Your objective:
The expected answer is every line from the material below that has the word "genus".

■ ■ ■ ■ ■

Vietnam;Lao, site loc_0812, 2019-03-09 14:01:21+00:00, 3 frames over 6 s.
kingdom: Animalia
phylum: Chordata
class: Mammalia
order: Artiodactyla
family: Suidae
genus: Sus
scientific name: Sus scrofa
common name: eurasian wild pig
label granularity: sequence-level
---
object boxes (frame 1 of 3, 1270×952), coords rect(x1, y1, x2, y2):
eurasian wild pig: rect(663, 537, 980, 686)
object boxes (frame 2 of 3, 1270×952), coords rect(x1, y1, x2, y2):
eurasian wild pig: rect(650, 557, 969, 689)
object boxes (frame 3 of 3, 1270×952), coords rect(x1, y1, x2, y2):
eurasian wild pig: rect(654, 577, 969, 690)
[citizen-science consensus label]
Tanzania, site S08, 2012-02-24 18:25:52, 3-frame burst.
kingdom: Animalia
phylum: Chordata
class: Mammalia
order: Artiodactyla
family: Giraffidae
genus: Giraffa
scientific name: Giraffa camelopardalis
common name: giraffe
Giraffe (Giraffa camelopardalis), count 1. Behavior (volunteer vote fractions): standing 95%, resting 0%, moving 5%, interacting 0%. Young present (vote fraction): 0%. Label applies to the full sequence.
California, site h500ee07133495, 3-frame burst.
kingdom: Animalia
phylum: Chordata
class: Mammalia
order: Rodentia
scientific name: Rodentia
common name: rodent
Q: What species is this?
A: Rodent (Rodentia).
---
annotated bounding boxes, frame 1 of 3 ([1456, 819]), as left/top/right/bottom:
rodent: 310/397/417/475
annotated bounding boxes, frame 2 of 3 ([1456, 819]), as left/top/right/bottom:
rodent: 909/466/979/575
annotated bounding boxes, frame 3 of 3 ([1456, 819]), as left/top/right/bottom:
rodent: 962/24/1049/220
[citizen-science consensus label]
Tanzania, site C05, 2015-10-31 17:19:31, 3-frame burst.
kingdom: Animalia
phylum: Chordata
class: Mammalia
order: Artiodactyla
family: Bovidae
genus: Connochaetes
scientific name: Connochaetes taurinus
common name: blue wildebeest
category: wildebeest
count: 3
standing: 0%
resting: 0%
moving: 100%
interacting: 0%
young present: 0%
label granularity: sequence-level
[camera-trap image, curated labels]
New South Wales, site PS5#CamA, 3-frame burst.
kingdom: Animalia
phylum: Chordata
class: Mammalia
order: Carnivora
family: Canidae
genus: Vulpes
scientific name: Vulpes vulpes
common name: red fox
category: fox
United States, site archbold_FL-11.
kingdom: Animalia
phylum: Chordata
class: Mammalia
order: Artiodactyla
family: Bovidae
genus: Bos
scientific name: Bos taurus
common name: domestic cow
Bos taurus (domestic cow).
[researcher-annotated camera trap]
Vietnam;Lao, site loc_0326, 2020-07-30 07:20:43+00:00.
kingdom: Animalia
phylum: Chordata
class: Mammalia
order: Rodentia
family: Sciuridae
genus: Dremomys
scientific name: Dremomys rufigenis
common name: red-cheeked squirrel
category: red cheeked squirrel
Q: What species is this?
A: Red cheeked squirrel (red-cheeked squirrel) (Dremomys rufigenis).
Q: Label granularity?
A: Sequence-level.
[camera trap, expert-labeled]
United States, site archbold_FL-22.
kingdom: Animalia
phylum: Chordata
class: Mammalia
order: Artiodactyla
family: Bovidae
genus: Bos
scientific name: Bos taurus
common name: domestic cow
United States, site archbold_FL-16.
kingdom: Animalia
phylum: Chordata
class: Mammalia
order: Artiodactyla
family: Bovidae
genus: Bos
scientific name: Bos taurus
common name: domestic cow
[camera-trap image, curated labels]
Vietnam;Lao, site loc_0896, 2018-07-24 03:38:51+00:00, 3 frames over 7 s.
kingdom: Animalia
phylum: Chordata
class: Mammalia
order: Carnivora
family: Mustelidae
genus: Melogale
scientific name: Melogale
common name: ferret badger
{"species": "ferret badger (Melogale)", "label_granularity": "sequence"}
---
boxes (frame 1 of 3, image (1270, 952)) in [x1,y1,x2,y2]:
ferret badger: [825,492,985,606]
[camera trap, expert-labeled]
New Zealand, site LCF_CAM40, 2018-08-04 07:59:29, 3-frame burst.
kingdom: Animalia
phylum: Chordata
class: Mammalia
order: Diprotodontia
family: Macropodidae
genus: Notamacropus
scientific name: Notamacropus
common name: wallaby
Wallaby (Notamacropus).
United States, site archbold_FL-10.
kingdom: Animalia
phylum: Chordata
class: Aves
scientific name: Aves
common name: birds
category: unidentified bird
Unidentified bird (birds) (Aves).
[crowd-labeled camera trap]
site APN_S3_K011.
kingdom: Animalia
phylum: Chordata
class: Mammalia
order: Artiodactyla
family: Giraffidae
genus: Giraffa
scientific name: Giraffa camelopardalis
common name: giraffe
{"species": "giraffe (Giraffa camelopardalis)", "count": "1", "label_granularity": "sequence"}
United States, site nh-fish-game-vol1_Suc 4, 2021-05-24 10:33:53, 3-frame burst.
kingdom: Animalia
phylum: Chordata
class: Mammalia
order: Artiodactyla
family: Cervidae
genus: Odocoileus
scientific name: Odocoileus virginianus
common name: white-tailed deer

■ ■ ■ ■ ■

Exercise solution:
genus: Sus
genus: Giraffa
genus: Connochaetes
genus: Vulpes
genus: Bos
genus: Dremomys
genus: Bos
genus: Bos
genus: Melogale
genus: Notamacropus
genus: Giraffa
genus: Odocoileus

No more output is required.